In conclusion, Engeletin emerges as a novel multitarget therapeutic agent for IBD by restoring mitochondrial homeostasis and suppressing epithelial apoptosis via AMPK/SIRT1/PGC-1α signaling. It alleviates colitis by balancing NF-κB-mediated inflammation and Nrf2-driven antioxidant defenses while reinforcing intestinal barrier integrity through tight junction preservation and goblet cell restoration. Mitochondrial functional recovery—evidenced by improved bioenergetics and reduced oxidative stress—underpins its anti-apoptotic efficacy, with AMPK/SIRT1/PGC-1α activation identified as the central mechanistic driver. These findings not only establish mitochondrial functional recovery as a critical therapeutic strategy in IBD but also highlight Eng’s translational promise as a natural compound bridging epithelial protection and metabolic regulation.

Supplementary Materials

The following supporting information can be downloaded at: https://www.mdpi.com/article/10.3390/antiox14050524/s1. Supplementary Methods: S1. Colonoscopy scores, S2. Disease activity index (DAI) score, S3. Haematoxylin and eosin (H&E) staining, S4. Alcian blue periodic acid Schiff (AB–PAS) staining, S5. Colonic organoid extraction and culture, S6. Isolation of mouse primary colonic intestinal epithelial cells, S7. qRT–PCR analysis, S8. Enzyme-linked immunosorbent assay (ELISA), S9. Western blotting, S10. Intestinal barrier permeability analysis, S11. Immunofluorescence analysis, S12. TUNEL assay, S13. Transmission electron microscopy (TEM) analysis, S14. Quantitative analysis of the mitochondrial DNA (mtDNA) copy numbers, S15. Detection of the activities of mitochondrial complexes I and IV, S16. JC-1 assay, S17. MitoTracker Red CMXRos labelling, S18. ATP Measurement, S19. Reactive oxygen species (ROS) Detection, S20. Biochemical Quantification of Antioxidant/Oxidative Stress Parameters. Supplementary tables. Table S1. Endoscopy scoring criteria, Table S2. Sequences of primers used in this study. Figure S1. Engeletin ameliorated mitochondrial dysfunction in DSS-induced colonic organoid. (A) The mitochondrial membrane potential in colonic organoids was assessed by fluorescence staining with the probe JC-1. (B) mtDNA levels in mitochondria isolated from colonic organoids were analyzed via qRT–PCR. (C,D) Mitochondrial complex I and IV activity in colonic organoids. (E,F) ROS levels (DCFH-DA fluorescence intensity in colonic organoid). Data represent mean ± SD (n = 3). * p < 0.05.

Author Contributions

J.L., Z.G., L.Y. and J.H. (Jianguo Hu) contributed to the study design, experiments, and manuscript drafting. J.H. (Ju Huang), M.N., K.Z., X.S., Y.W. and L.Z. contributed to the experiments and data analysis. All authors have read and agreed to the published version of the manuscript.

Funding

This work was supported by funding from the National Natural Science Foundation of China (81902078, 82370534), the Anhui Province University Outstanding Youth Research Project (2022AH030138), Clinical and Translational Research Project of Anhui Province (202427b10020088), Outstanding Young Teachers Incubation Program of Education Department of Anhui Province (YQYB2023019), the Health Research Program of Anhui (AHWJ2022b088, 2024Aa40007), the Bengbu Medical University Research Projects (2023byfy002), Research and Innovation Program of Bengbu Medical University (2024xscx133), and the Research and Innovation Team of Bengbu Medical University (BYYFY2022TD002).

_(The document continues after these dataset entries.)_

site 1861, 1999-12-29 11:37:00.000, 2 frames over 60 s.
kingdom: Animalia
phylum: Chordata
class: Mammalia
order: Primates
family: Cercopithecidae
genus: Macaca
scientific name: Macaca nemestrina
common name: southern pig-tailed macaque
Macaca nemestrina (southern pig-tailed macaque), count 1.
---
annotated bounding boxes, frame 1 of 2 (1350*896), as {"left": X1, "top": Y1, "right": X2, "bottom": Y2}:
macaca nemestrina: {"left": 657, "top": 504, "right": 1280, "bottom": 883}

Institutional Review Board Statement

All experimental protocols were approved by the Animal Ethics Committee of Bengbu Medical University ([2024] No.192, Bengbu, China) on 10 July 2024.

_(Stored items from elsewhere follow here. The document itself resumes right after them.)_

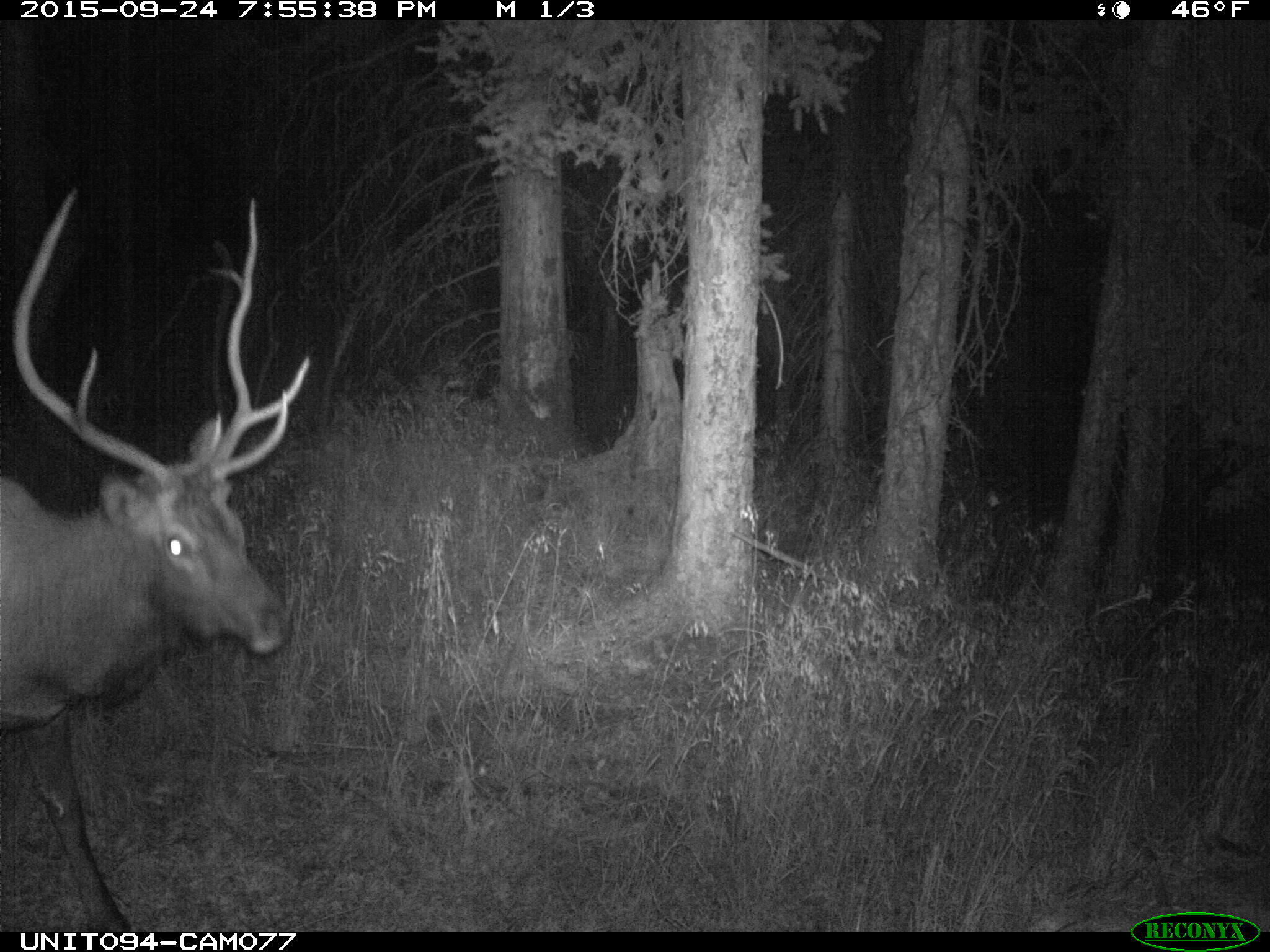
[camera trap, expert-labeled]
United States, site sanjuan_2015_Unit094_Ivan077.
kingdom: Animalia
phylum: Chordata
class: Mammalia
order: Artiodactyla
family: Cervidae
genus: Cervus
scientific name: Cervus elaphus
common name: red deer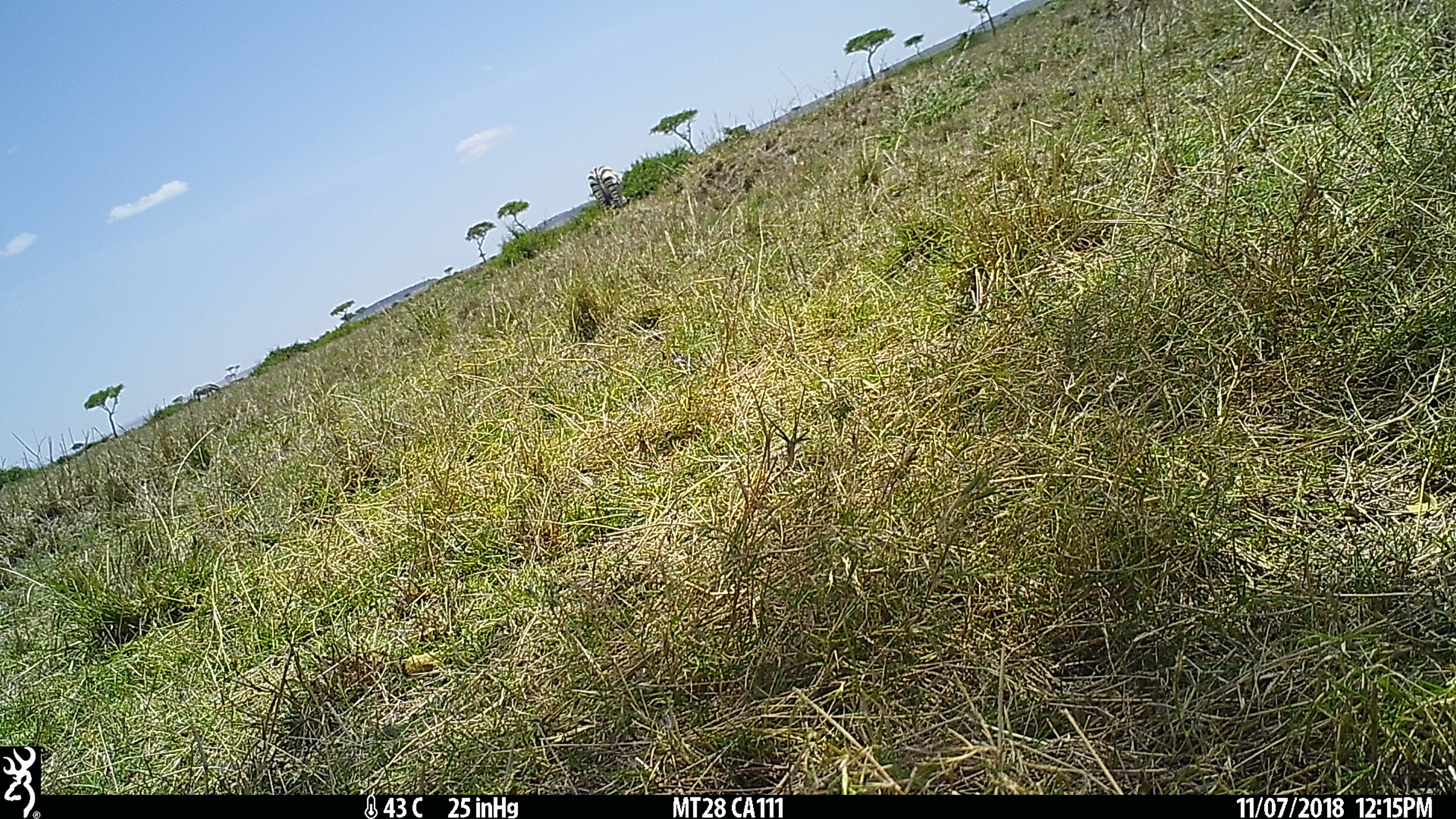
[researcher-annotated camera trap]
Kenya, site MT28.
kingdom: Animalia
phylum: Chordata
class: Mammalia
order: Perissodactyla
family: Equidae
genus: Equus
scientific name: Equus quagga burchellii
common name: burchell's zebra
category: zebra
Zebra (burchell's zebra) (Equus quagga burchellii).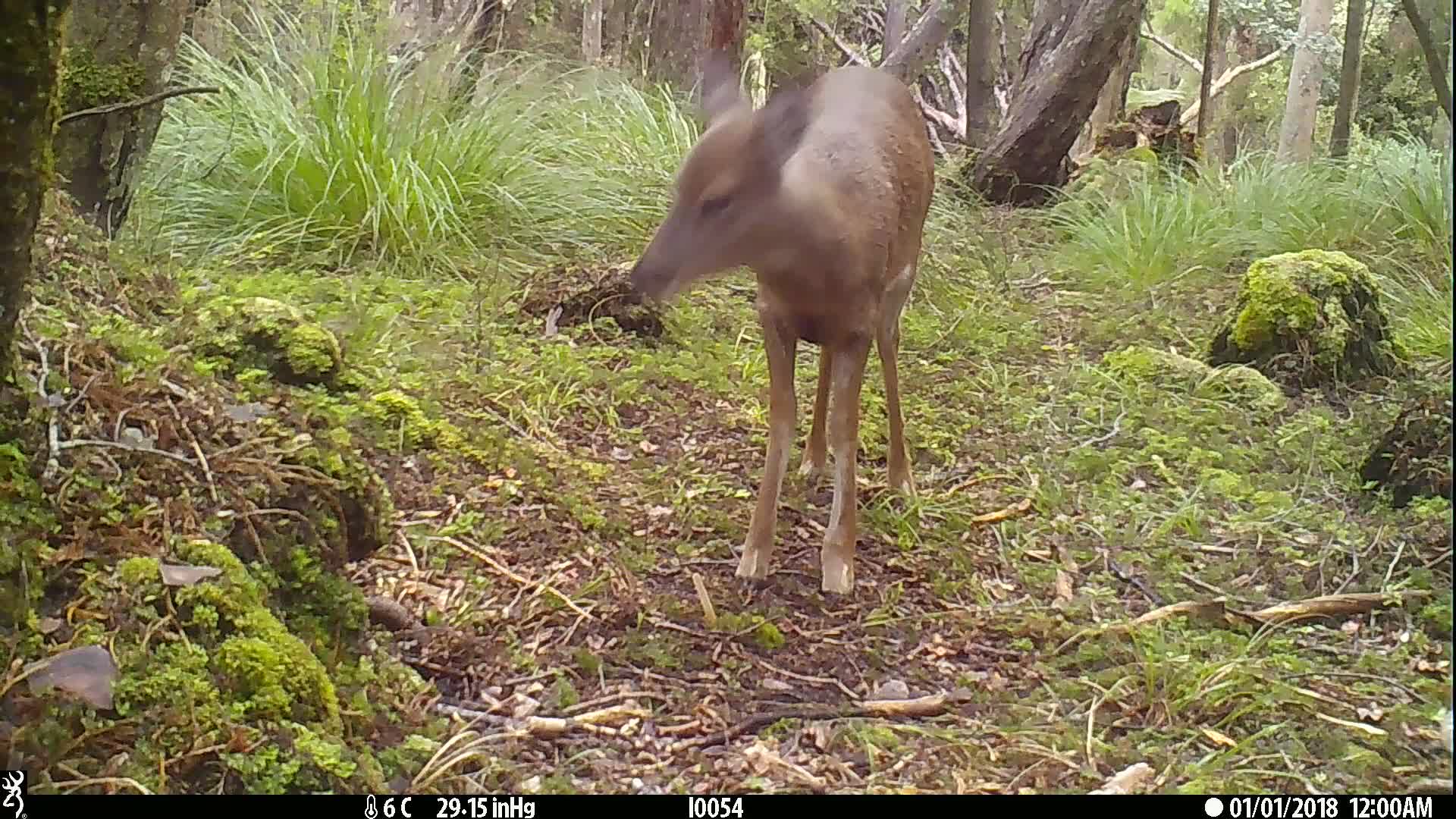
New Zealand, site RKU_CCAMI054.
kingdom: Animalia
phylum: Chordata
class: Mammalia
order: Artiodactyla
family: Cervidae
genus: Odocoileus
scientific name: Odocoileus virginianus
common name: white-tailed deer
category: white tailed deer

Informed Consent Statement

Not applicable.

Data Availability Statement

The data used to support the findings of this study are available from the corresponding author upon request.

Acknowledgments

We would like to acknowledge the Central Laboratory of the First Affiliated Hospital of Bengbu Medical University for providing the experimental platform and technical assistance.

Conflicts of Interest

The authors declare no financial conflicts of interest.

Abbreviations

IBD, Inflammatory bowel disease; CD, Crohn’s disease; UC, Ulcerative colitis; Eng, Engeletin; IEC, Intestinal epithelial cell; ROS, Reactive oxygen species; DSS, Dextran sodium sulfate; WT, Wild-type; H&E, Haematoxylin and eosin; SPF, Specific pathogen-free; DAI, Disease activity index; ELISA, Enzyme-linked immunosorbent assay; TEM, Transmission electron microscopy; mtDNA, Mitochondrial DNA; ATP, Adenosine triphosphate; MDA, Malondialdehyde; CAT, Catalase; GSH, Glutathione S-transferase; SOD, Superoxide dismutase; NF-κB, Nuclear factor kappa-light-chain-enhancer of activated B cells; Nrf2, Nuclear factor erythroid 2-related factor 2; HO-1, Heme oxygenase-1; NQO1, NAD(P)H quinone dehydrogenase 1; AMPK, AMP-activated protein kinase; SIRT1, Sirtuin 1; PGC-1α, Peroxisome proliferator-activated receptor gamma coactivator 1-alpha; SR-18292, PGC-1α inhibitor; TNF-α, Tumor necrosis factor-alpha; IL-1β, Interleukin-1 beta; IL-6, Interleukin-6; IL-17A, Interleukin-17A; ZO-1, Zonula occludens-1; Bax, Bcl-2-associated X protein; Bcl2, B-cell lymphoma 2; FD4, Fluorescein isothiocyanate-dextran 4 kDa; I-FABP, Intestinal fatty acid binding protein; AB-PAS, Alcian blue periodic acid Schiff; TLR4, Toll-like receptor 4; TNBS, Trinitrobenzene sulfonic acid; SMYD5, SET and MYND domain-containing protein 5.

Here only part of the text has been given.